Christmas dinner was served early Thursday to Greater Trail alternate students who were joined by community members for a third annual gathering at Trail Middle School (TMS).
About 75 people dug into turkey and all the fixings while they visited with friends, coworkers and new acquaintances. But the meal merely served as a backdrop to a greater story, a successful program that has helped many teens receive a certificate.
“If it wasn’t for TMS, I wouldn’t have graduated last year,” said Krystal McKimmie, 2011 co-valedictorian who was back in her old stomping grounds as a personal sponsor for the dinner, which was made possible by others community individuals, businesses and organizations such as Kiwanis, Tim Hortons and Teck.

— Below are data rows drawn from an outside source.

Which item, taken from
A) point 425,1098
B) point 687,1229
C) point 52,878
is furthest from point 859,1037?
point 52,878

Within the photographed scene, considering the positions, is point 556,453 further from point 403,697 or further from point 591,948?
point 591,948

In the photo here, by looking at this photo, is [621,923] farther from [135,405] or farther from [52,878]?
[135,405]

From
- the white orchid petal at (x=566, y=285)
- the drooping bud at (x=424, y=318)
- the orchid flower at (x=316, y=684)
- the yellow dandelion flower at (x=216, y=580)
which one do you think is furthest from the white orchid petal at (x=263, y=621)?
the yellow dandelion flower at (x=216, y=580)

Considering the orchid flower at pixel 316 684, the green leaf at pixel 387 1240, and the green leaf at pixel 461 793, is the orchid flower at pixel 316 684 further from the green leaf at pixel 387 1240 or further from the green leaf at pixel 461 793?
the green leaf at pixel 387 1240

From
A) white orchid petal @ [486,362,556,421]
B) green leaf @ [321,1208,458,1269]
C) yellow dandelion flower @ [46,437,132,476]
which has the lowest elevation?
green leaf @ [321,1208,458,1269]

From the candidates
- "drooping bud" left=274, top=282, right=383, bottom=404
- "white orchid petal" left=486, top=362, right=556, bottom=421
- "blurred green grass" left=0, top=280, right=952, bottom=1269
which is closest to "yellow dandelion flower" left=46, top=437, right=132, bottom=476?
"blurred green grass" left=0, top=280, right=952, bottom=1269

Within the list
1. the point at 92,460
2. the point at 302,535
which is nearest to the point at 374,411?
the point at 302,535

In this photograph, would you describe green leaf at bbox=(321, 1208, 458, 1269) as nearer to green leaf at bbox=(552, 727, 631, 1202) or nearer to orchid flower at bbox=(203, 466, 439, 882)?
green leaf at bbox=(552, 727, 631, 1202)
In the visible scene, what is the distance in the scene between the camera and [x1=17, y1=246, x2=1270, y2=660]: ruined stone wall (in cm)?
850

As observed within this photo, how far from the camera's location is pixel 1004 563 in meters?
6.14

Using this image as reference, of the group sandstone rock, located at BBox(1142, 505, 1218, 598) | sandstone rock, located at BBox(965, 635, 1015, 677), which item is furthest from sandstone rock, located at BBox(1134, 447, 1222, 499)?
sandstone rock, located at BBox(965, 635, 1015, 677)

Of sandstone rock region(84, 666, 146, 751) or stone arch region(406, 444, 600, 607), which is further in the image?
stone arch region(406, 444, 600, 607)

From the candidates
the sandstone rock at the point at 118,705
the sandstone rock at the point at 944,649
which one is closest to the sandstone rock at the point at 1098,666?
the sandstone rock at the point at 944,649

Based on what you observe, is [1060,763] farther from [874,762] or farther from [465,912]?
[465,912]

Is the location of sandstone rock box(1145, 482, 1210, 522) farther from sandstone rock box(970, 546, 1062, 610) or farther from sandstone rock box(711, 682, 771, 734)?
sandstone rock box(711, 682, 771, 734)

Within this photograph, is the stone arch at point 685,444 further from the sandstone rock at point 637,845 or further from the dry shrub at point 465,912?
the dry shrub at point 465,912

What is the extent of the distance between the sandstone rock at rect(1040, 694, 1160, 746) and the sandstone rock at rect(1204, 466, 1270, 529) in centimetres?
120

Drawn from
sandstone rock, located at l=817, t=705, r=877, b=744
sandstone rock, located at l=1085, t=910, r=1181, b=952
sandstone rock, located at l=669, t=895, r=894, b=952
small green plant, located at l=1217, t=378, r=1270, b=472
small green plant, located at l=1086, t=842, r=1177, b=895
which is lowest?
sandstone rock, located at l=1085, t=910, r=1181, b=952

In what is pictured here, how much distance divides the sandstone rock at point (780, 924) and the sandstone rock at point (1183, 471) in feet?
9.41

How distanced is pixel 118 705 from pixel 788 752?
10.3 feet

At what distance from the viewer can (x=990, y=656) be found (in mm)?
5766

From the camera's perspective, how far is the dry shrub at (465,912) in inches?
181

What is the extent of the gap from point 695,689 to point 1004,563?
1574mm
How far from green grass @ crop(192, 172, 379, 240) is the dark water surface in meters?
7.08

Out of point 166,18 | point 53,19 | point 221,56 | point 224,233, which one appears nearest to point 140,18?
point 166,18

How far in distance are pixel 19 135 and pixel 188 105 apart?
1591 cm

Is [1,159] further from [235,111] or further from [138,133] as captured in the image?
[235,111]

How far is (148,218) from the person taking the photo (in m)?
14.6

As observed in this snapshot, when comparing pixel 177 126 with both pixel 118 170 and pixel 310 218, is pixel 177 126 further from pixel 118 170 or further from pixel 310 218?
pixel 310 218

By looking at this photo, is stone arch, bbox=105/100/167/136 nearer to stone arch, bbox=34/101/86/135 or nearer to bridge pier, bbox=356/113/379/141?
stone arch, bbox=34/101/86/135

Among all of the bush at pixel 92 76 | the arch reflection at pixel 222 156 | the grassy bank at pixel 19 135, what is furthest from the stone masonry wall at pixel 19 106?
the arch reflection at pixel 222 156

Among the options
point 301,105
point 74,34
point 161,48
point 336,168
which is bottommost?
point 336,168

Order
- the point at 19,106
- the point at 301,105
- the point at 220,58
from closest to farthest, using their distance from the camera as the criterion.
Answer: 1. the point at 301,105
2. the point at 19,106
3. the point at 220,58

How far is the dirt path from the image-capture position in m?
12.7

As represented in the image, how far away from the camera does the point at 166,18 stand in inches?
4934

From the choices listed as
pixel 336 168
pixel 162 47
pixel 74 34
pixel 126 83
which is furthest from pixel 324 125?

Under the Kootenay Columbia Learning Centre, the Cooperative Learning Centre offers a family-like environment for about 125 students that have found the program because they left high school and decided to come back or felt that a traditional campus wasn’t working for them.
Though still providing a structured learning environment like J. L. Crowe or Rossland Secondary, the co-op program accepts that it may take longer for students to complete their studies.
“Everybody here gets painted with the same brush,” said student Alex Johre.
“Everybody thinks that everybody who goes to this school is bad, or they’re wrapped up with the wrong crowd or whatever and that’s not the case. I’m a prime example of it. I don’t drink, I don’t really do anything but work.”
Cody Best decided to switch into the program when he was bullied at another local high school for the way he dressed and acted.
“This school is like the best, there is no bullying and the teachers are great,” he said.
After a moment of silence, aboriginal education coordinators presented the “spirit plate,” which was taken outside to invite ancestors in to remember their teachings.
“To me this is a real time of thankfulness,” said alternate education coordinator Derk Zimmer. “It’s quite emotional for me to see everyone in the same place.”